> **TASK BRIEF**:
Given these entries, repeat exactly the lines starting with the one that has "обои Лодка на канате y берега фото" and going on through the one that has "Comércio e Shoppings", both included, but none of the pictures.

SUPPLIED RECORDS below:

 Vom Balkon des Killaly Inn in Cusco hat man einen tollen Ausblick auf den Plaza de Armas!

End of SUPPLIED RECORDS.
SUPPLIED RECORDS below:

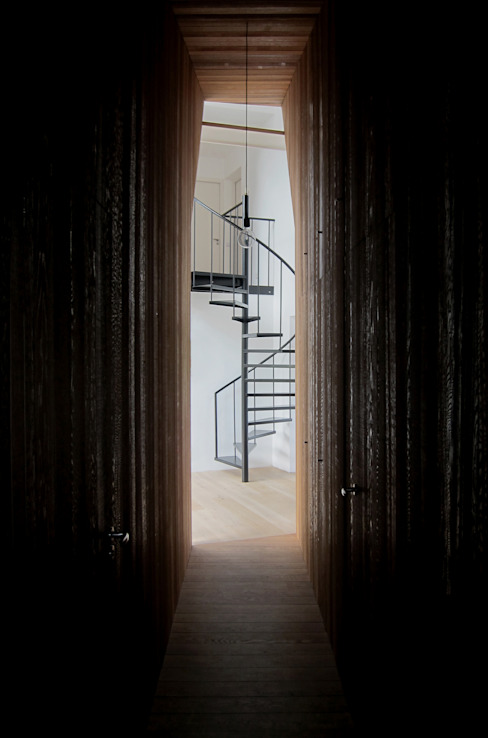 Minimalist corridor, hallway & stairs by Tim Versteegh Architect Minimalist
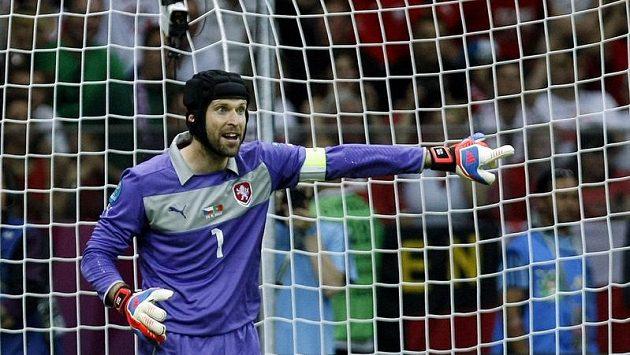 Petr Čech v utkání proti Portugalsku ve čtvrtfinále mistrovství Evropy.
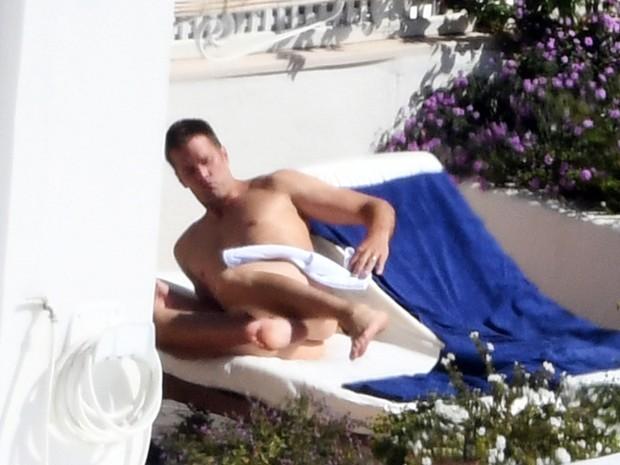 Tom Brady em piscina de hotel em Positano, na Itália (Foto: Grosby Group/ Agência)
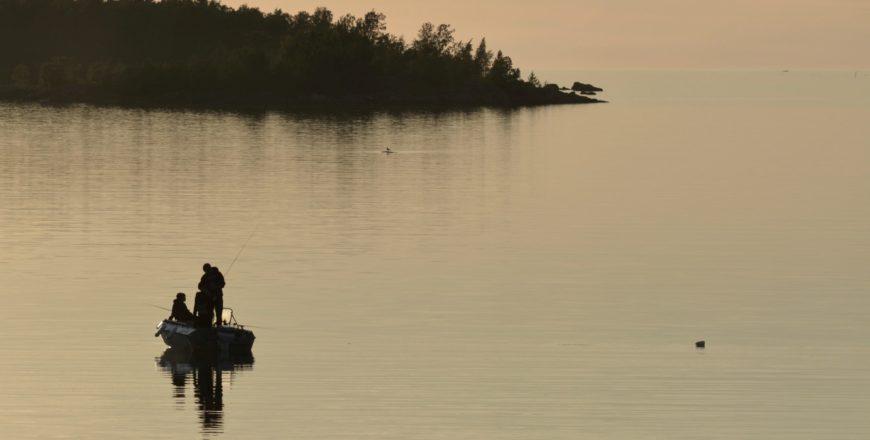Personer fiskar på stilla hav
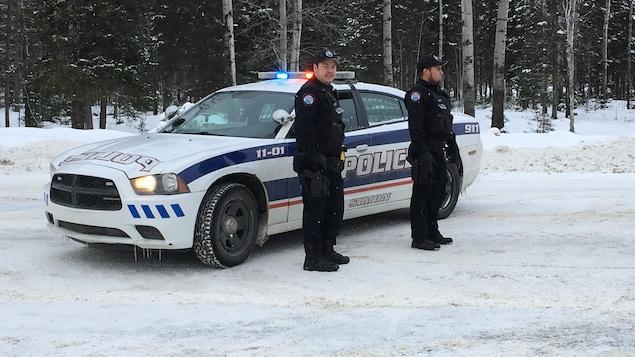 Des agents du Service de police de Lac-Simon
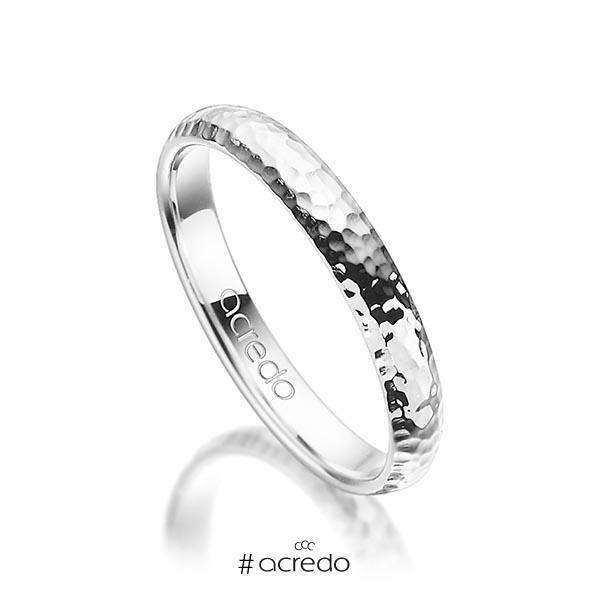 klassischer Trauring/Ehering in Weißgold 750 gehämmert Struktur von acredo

End of SUPPLIED RECORDS.
SUPPLIED RECORDS below:

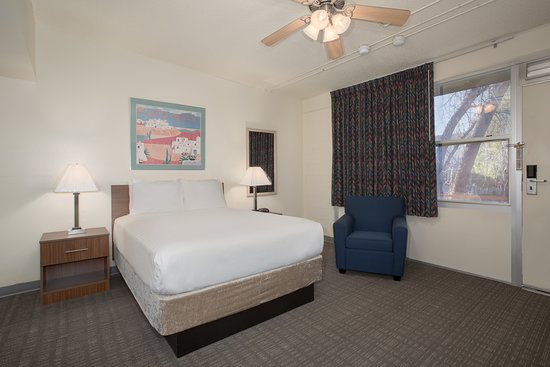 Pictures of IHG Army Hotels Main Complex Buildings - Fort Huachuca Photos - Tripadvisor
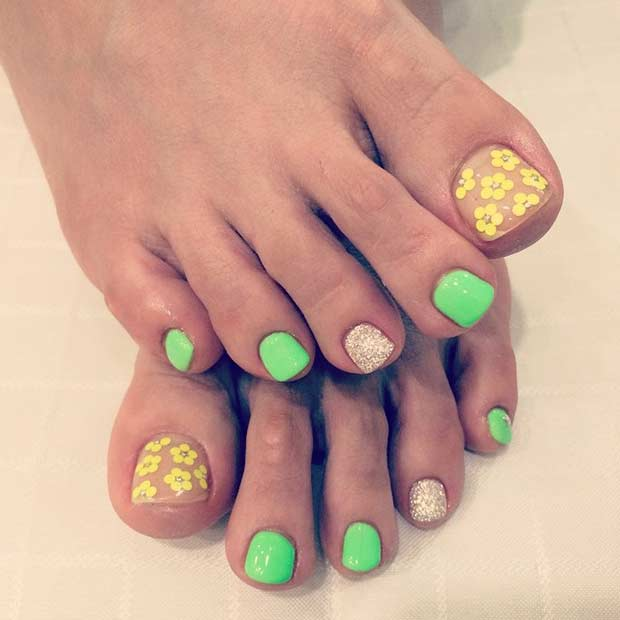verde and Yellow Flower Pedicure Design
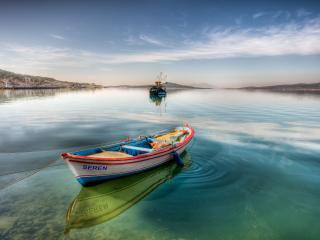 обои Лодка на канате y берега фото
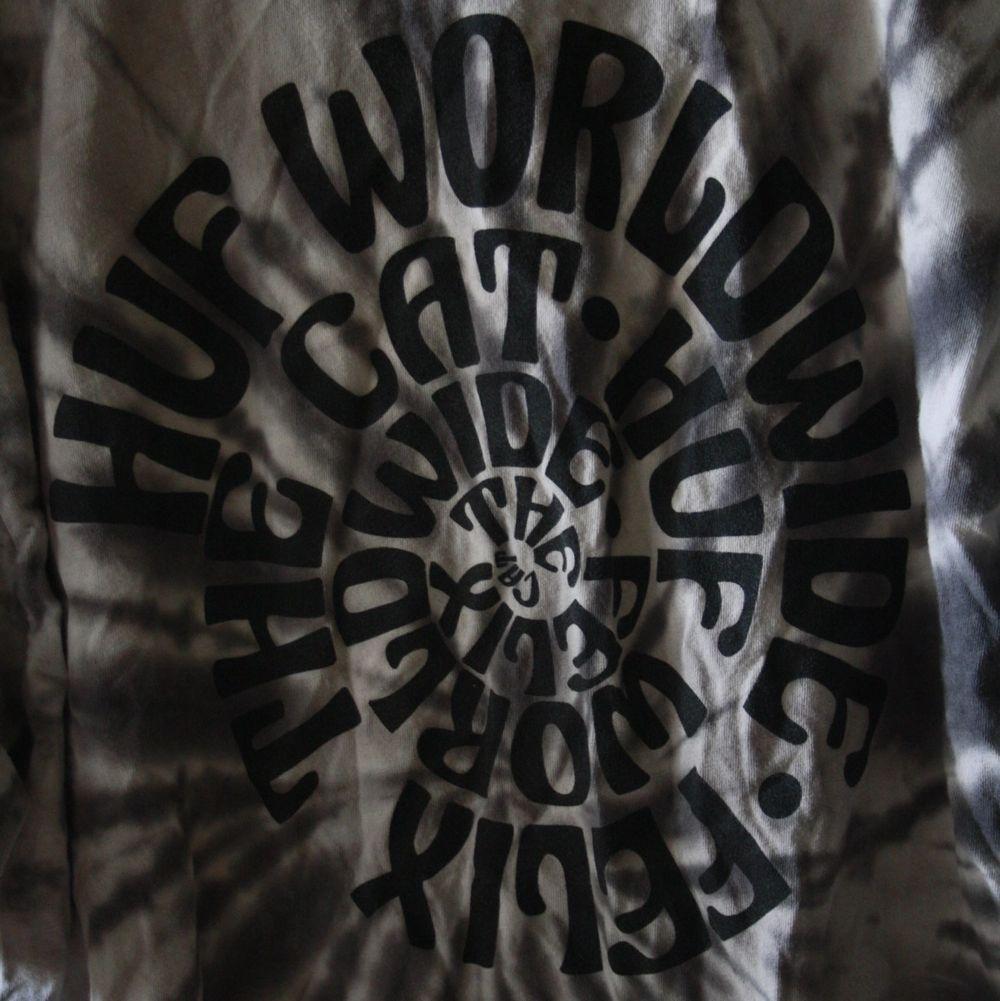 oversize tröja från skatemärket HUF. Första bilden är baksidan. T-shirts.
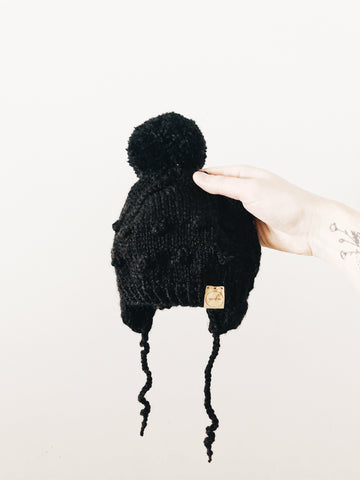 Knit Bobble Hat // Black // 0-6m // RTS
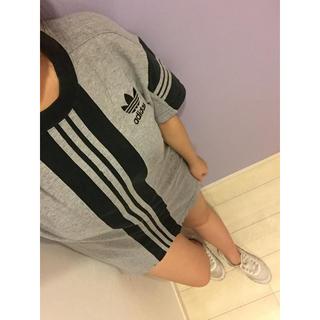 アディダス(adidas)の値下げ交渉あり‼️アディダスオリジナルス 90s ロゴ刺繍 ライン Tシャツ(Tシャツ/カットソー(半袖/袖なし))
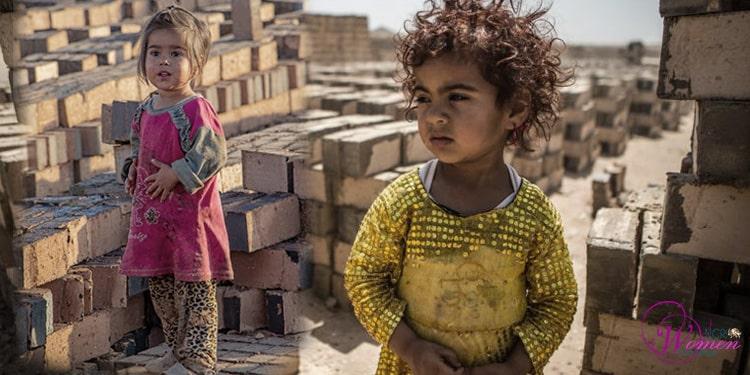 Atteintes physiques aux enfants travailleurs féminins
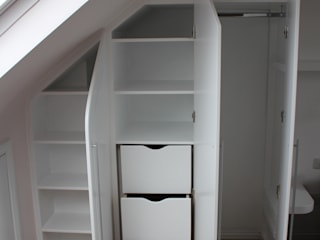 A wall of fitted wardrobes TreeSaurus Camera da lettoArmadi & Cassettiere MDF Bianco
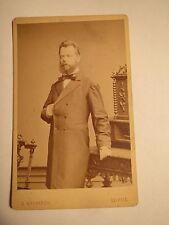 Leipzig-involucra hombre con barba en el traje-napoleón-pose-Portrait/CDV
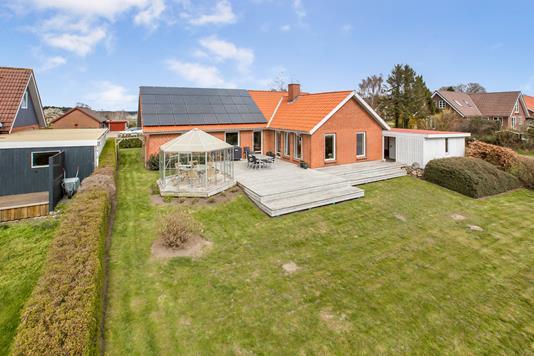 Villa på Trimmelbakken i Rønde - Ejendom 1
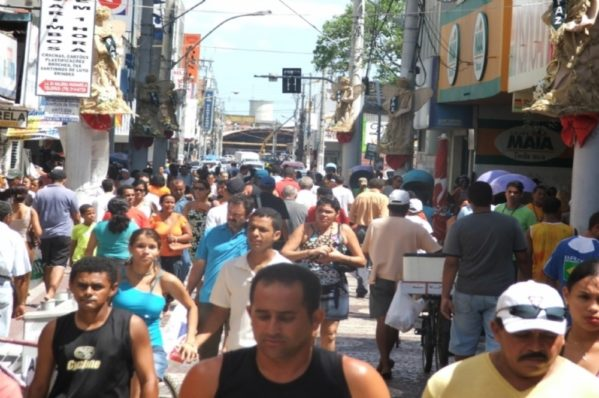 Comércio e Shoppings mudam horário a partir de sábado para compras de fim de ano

End of SUPPLIED RECORDS.

> **SOLUTION TO THE PROBLEM**:
 обои Лодка на канате y берега фото
 oversize tröja från skatemärket HUF. Första bilden är baksidan. T-shirts.
 Knit Bobble Hat // Black // 0-6m // RTS
 アディダス(adidas)の値下げ交渉あり‼️アディダスオリジナルス 90s ロゴ刺繍 ライン Tシャツ(Tシャツ/カットソー(半袖/袖なし))
 Atteintes physiques aux enfants travailleurs féminins
 A wall of fitted wardrobes TreeSaurus Camera da lettoArmadi & Cassettiere MDF Bianco
 Leipzig-involucra hombre con barba en el traje-napoleón-pose-Portrait/CDV
 Villa på Trimmelbakken i Rønde - Ejendom 1
 Comércio e Shoppings mudam horário a partir de sábado para compras de fim de ano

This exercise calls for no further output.